### Exercise task
Print the following items word for word, with no changes.
┌────────
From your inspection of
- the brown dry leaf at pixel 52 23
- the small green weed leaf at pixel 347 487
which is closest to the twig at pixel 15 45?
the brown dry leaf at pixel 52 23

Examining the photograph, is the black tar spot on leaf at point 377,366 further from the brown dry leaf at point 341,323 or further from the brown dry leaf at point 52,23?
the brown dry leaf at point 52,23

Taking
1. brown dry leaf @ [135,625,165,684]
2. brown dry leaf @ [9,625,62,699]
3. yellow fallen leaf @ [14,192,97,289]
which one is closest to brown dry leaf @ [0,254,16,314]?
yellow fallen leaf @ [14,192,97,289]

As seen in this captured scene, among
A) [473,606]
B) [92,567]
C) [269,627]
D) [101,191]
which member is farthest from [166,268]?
└────────
### Expected answer
From your inspection of
- the brown dry leaf at pixel 52 23
- the small green weed leaf at pixel 347 487
which is closest to the twig at pixel 15 45?
the brown dry leaf at pixel 52 23

Examining the photograph, is the black tar spot on leaf at point 377,366 further from the brown dry leaf at point 341,323 or further from the brown dry leaf at point 52,23?
the brown dry leaf at point 52,23

Taking
1. brown dry leaf @ [135,625,165,684]
2. brown dry leaf @ [9,625,62,699]
3. yellow fallen leaf @ [14,192,97,289]
which one is closest to brown dry leaf @ [0,254,16,314]?
yellow fallen leaf @ [14,192,97,289]

As seen in this captured scene, among
A) [473,606]
B) [92,567]
C) [269,627]
D) [101,191]
which member is farthest from [166,268]?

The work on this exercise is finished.